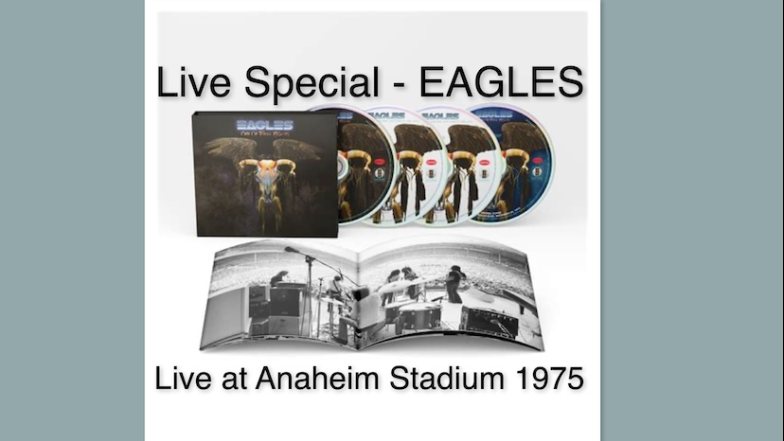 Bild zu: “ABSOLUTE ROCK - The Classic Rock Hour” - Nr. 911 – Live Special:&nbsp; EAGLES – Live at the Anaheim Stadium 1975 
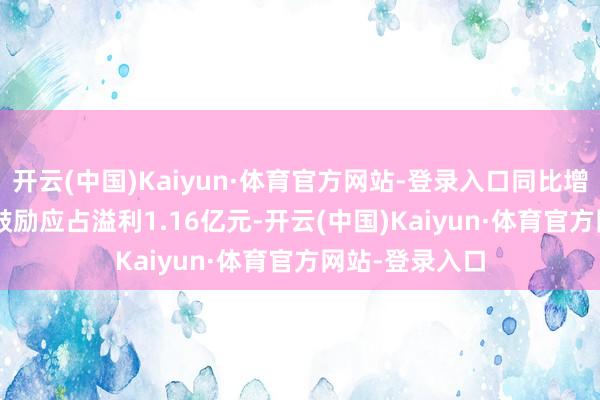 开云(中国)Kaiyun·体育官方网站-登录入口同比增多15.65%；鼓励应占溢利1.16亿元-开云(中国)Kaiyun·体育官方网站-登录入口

--

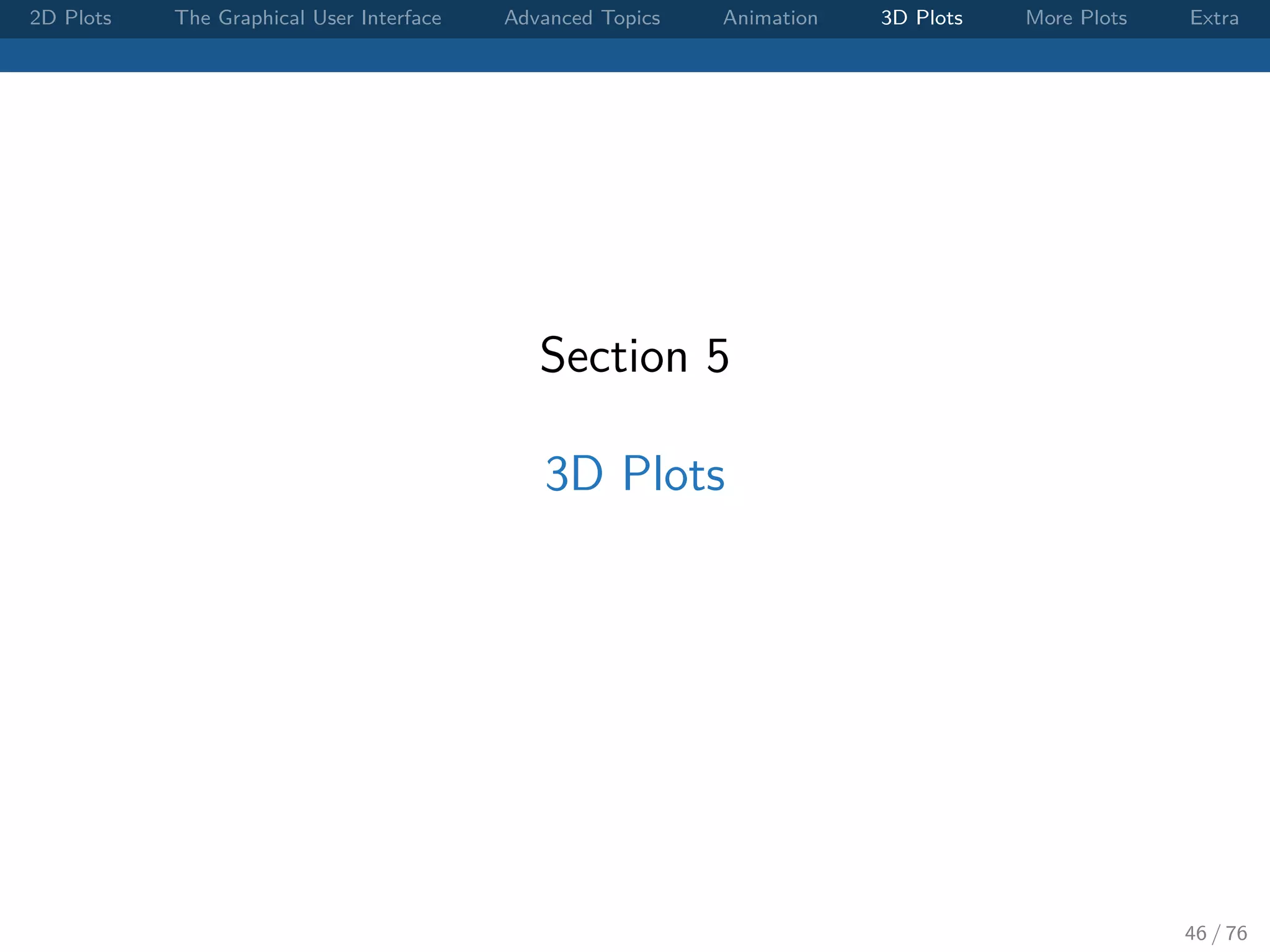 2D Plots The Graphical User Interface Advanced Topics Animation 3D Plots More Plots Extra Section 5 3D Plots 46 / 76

EXERCISE ::
When you reach the line that has "Anaheim Stadium 1975" in the data above, start repeating lines exactly, and stop after the line that has "开云(中国)Kaiyun·体育官方网站-登录入口同比增多"; pictures stay out.

RESPONSE TO THIS TASK ::
 Bild zu: “ABSOLUTE ROCK - The Classic Rock Hour” - Nr. 911 – Live Special:&nbsp; EAGLES – Live at the Anaheim Stadium 1975 
 开云(中国)Kaiyun·体育官方网站-登录入口同比增多15.65%；鼓励应占溢利1.16亿元-开云(中国)Kaiyun·体育官方网站-登录入口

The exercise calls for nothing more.